Kamis, 27 Desember 2012

Mengatasi Kemarahan Anak akibat Belum terpenuhi Janji Orang Tua

 Semua orang tua tentu ingin anaknya bahagia, salah satu caranya adalah dengan menjajikan sesuatu hal kepada anak,baik berjanji memberikan sesuatu atau mengajaknya ke suatu tempat. Anak akan mulai membayangkan terwujudnya janji tersebut dan memupuk harapannya sampai saat yang dijanjikan datang.

  Hal penting bagi orang tua  dalam berjanji adalalah kesanggupan kita dalam menepatinya. Salah satu akibat dari janji yang tidak di tepati adalah munculnya kemarahan pada anak. Kemarahan tidak boleh dianggap sebagai perkara mudah karena dapat membawa pengaruh buruk pada hubungan harmonis antara anak dan orang tua.  Orang tua dapat kehilangan wibawa dihadapan anak, anak dapat kehilangan rasa percaya yerhadap orang tua.

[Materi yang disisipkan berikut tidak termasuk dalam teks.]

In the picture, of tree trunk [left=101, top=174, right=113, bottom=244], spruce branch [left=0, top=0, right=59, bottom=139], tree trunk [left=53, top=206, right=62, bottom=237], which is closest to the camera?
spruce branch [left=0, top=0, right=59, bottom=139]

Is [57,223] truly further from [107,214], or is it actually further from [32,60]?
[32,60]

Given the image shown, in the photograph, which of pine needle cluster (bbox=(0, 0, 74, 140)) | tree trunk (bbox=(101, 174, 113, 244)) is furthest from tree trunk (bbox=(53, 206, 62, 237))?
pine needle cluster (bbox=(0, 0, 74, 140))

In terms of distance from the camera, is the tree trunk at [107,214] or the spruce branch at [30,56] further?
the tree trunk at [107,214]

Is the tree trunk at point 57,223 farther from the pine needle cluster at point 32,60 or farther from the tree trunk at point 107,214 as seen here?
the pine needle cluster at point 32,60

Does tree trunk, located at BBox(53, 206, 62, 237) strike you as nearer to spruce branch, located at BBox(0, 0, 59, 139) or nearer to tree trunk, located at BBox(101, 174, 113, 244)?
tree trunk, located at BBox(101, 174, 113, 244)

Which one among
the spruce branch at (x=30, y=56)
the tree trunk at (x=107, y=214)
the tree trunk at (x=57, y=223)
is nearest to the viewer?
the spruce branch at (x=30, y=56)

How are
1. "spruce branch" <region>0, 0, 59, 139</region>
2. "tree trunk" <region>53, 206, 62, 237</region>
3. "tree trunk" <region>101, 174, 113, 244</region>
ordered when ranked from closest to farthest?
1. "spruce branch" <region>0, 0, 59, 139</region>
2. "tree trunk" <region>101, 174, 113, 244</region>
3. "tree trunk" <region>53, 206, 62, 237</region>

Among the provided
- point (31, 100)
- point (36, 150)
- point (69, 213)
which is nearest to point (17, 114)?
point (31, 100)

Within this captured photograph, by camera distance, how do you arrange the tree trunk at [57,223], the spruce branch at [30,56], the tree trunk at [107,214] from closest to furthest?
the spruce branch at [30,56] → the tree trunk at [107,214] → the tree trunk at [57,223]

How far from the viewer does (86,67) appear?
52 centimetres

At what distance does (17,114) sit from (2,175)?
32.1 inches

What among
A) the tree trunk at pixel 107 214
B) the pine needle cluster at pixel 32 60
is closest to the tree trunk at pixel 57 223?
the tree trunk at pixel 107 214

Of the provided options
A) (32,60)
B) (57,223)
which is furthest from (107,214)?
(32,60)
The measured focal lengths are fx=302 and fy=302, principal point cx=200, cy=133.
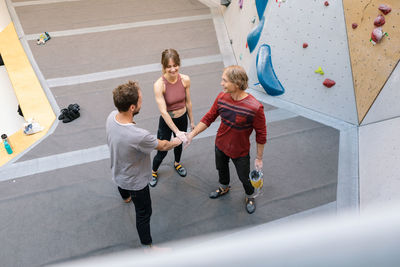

  Ada hal yang lebih berbahaya dalam kaitan dengan kencenderungan anak meniru tingkah laku orang orang di sekitarnya . Seringnya orang tua mengingkari janji dapat membuat anak merasa memperoleh legitimasi untuk dengan sengaja melanggar aturan yang telah disepakati bersama.

BERIKUT BEBERAPA LANGKAH YANG PERLU DILAKUKAN DALAM MENGHADAPI KEMARAHAN ANAK KETIKA KITA, PARA ORANG TUA, TANPA SENGAJA LALAI MENEPATI JANJI.
  1. Mengakui kesalahan pengakuan kita tidak hanya bertujuan untuk meredakan kemarahannya,tetapi juga untuk memberikan contoh kepada anak agar bertanggung jawab atas segala tindakan yg telah dilakukan.dalam hal ini perlu di bangun komunikasi yang efektif dan terbuka anatara anak dan orang tua untuk saling mengingatkan jika ada yang melakukan kesalahan.
  2. Jangan sungkan untuk meminta maaf kepada anak atas tindakan kita lakukan dengan tulus dan sungguh sungguh. Kata maaf dapat menguatkan ikatan batin antara orang tua dan anak, karena anak merasa dihargai.
  3. Berikan penjelasan yang jujur dan mudah di pahami kepada anak mengenai alasan kita dapat memenuhi janji , jangan mencari cari alasan apalagiu melimpahkan kesalahan kepada orang lain.
  4. Mintalah anak untuk mengutarakan perasaanya . yakinkania bahwa perasaan yang di utarakan tidak akan membuat kita marah. Cobalah menunjukkan bahwa kita mengerti dan merasakan pula apa yang dia rasakan.
  5. Diskusikanlah mengenai segala kemungkinan yg dapat diberikan sebagai konsekuensi dari kelalianyang kita lakukan karena tidak menepati janji kepadanya. Kemudian berusahalah untuk menepatinya. 
Hal penting yang harus dipikirkan sebelum berjanji adalah mampu atau tidaknya kita menepati janji itu.Jangan menjajikan sesuatu karena terpaksa dengan tujuan supaya anak berhenti menangis, ngambek/ bertingkah ini itu.
Sebaliknya berikanlah ia pengertian dengan bahasa yang mudah di mengerti dengan penuh rasa kasih sayangf mengenai kapan kita dapat me,menuhi keinginannya.